--- START OF GIVEN RECORDS ---

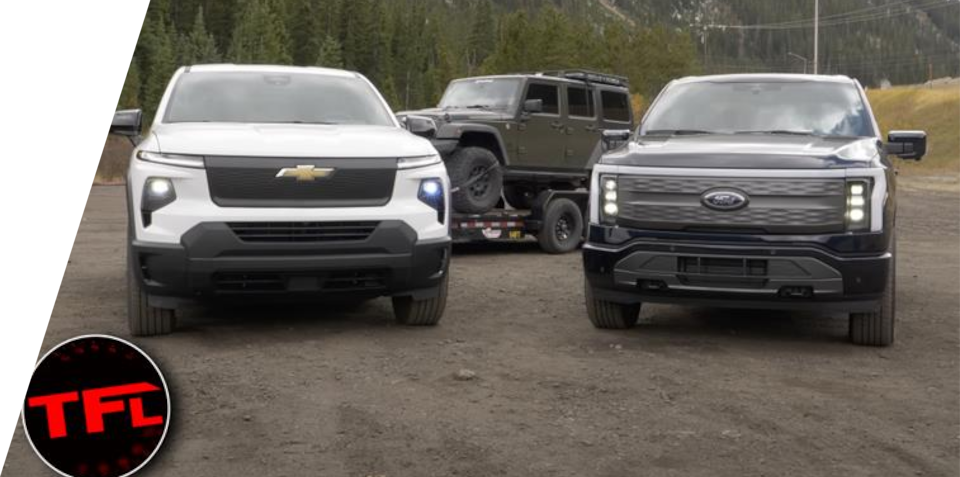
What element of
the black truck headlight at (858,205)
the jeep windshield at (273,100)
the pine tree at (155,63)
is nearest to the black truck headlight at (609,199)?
the black truck headlight at (858,205)

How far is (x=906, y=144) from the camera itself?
26.8 feet

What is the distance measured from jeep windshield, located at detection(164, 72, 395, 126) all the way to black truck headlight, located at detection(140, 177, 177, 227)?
4.01 feet

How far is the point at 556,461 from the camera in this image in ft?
14.6

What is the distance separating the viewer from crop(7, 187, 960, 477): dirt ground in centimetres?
445

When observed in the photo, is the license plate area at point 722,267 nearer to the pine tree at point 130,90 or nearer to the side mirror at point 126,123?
the side mirror at point 126,123

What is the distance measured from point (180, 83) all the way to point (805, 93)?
5088 millimetres

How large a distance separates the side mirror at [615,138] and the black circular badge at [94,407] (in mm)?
6010

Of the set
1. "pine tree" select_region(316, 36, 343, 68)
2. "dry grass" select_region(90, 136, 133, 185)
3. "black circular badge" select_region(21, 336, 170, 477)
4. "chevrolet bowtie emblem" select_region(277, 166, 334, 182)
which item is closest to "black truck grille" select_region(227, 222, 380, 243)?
"chevrolet bowtie emblem" select_region(277, 166, 334, 182)

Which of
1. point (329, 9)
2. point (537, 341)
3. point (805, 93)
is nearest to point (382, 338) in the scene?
point (537, 341)

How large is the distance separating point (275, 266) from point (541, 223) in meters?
7.34

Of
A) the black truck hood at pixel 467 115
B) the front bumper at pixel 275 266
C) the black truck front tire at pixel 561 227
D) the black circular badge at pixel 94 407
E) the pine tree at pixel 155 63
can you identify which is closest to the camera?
the black circular badge at pixel 94 407

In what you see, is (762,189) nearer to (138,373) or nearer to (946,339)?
(946,339)

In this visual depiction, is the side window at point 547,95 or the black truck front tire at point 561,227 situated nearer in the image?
the side window at point 547,95

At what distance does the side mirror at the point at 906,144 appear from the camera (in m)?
8.09
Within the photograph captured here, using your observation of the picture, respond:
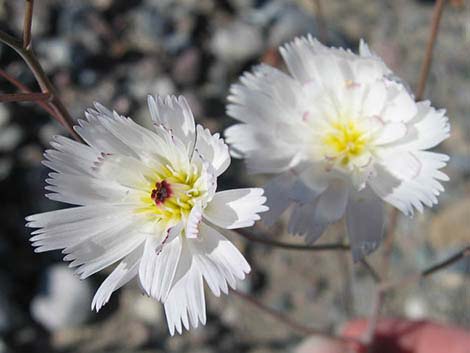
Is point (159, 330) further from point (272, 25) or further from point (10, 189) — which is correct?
point (272, 25)

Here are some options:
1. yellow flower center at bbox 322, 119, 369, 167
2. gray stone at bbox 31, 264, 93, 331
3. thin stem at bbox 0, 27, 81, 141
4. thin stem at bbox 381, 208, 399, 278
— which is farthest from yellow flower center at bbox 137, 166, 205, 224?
gray stone at bbox 31, 264, 93, 331

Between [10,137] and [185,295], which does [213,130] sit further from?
[185,295]

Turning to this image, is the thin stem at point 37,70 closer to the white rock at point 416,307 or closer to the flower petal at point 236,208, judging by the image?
the flower petal at point 236,208

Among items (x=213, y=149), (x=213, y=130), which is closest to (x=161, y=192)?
(x=213, y=149)

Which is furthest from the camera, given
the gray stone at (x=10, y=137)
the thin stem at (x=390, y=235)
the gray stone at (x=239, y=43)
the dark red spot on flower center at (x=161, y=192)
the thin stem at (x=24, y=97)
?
the gray stone at (x=239, y=43)

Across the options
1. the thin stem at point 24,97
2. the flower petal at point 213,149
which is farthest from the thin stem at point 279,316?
the thin stem at point 24,97

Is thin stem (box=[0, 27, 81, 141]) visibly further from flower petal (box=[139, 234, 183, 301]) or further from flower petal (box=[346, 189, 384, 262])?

--- END OF GIVEN RECORDS ---

**EXERCISE:**
Lay out every line of the records above as a numbered list, skipping blank lines. Leave the pictures out.

**FULL RESPONSE:**
1. What element of
2. the black truck headlight at (858,205)
3. the jeep windshield at (273,100)
4. the pine tree at (155,63)
5. is nearest to the black truck headlight at (609,199)?
6. the black truck headlight at (858,205)
7. How far is (x=906, y=144) from the camera itself?
8. 26.8 feet
9. What is the distance measured from jeep windshield, located at detection(164, 72, 395, 126) all the way to black truck headlight, located at detection(140, 177, 177, 227)?
10. 4.01 feet
11. How far is the point at 556,461 from the camera in this image in ft?
12. 14.6
13. What is the distance separating the viewer from crop(7, 187, 960, 477): dirt ground in centimetres?
14. 445
15. When observed in the photo, is the license plate area at point 722,267 nearer to the pine tree at point 130,90 or nearer to the side mirror at point 126,123?
16. the side mirror at point 126,123
17. What is the distance measured from point (180, 83) all the way to point (805, 93)?
18. 5088 millimetres
19. How large a distance separates the side mirror at [615,138] and the black circular badge at [94,407] (in mm)?
20. 6010
21. Of the set
22. 1. "pine tree" select_region(316, 36, 343, 68)
23. 2. "dry grass" select_region(90, 136, 133, 185)
24. 3. "black circular badge" select_region(21, 336, 170, 477)
25. 4. "chevrolet bowtie emblem" select_region(277, 166, 334, 182)
26. which item is closest to "black truck grille" select_region(227, 222, 380, 243)?
27. "chevrolet bowtie emblem" select_region(277, 166, 334, 182)
28. Which of
29. 1. point (329, 9)
30. 2. point (537, 341)
31. 3. point (805, 93)
32. is nearest to point (382, 338) in the scene?
33. point (537, 341)
34. How large is the distance separating point (275, 266) from point (541, 223) in meters?
35. 7.34
36. Of
37. A) the black truck hood at pixel 467 115
38. B) the front bumper at pixel 275 266
39. C) the black truck front tire at pixel 561 227
40. D) the black circular badge at pixel 94 407
41. E) the pine tree at pixel 155 63
42. can you identify which is closest to the camera?
43. the black circular badge at pixel 94 407
44. In what you see, is (762,189) nearer to (138,373) or nearer to (946,339)?
45. (946,339)
46. In this visual depiction, is the side window at point 547,95 or the black truck front tire at point 561,227 situated nearer in the image?
47. the side window at point 547,95
48. At what distance does the side mirror at the point at 906,144 appear from the camera (in m)?
49. 8.09
50. Within the photograph captured here, using your observation of the picture, respond:
51. Is point (159, 330) further from point (272, 25) or further from point (10, 189) — which is correct?
52. point (272, 25)
53. Here are some options:
54. 1. yellow flower center at bbox 322, 119, 369, 167
55. 2. gray stone at bbox 31, 264, 93, 331
56. 3. thin stem at bbox 0, 27, 81, 141
57. 4. thin stem at bbox 381, 208, 399, 278
58. — which is farthest from yellow flower center at bbox 137, 166, 205, 224?
59. gray stone at bbox 31, 264, 93, 331
60. Between [10,137] and [185,295], which does [213,130] sit further from?
61. [185,295]
62. Turning to this image, is the thin stem at point 37,70 closer to the white rock at point 416,307 or closer to the flower petal at point 236,208, judging by the image?
63. the flower petal at point 236,208
64. Among items (x=213, y=149), (x=213, y=130), which is closest to (x=161, y=192)?
65. (x=213, y=149)
66. Which is furthest from the camera, given
67. the gray stone at (x=10, y=137)
68. the thin stem at (x=390, y=235)
69. the gray stone at (x=239, y=43)
70. the dark red spot on flower center at (x=161, y=192)
71. the thin stem at (x=24, y=97)
72. ?
73. the gray stone at (x=239, y=43)
74. Across the options
75. 1. the thin stem at point 24,97
76. 2. the flower petal at point 213,149
77. which is farthest from the thin stem at point 279,316?
78. the thin stem at point 24,97
79. Is thin stem (box=[0, 27, 81, 141]) visibly further from flower petal (box=[139, 234, 183, 301]) or further from flower petal (box=[346, 189, 384, 262])?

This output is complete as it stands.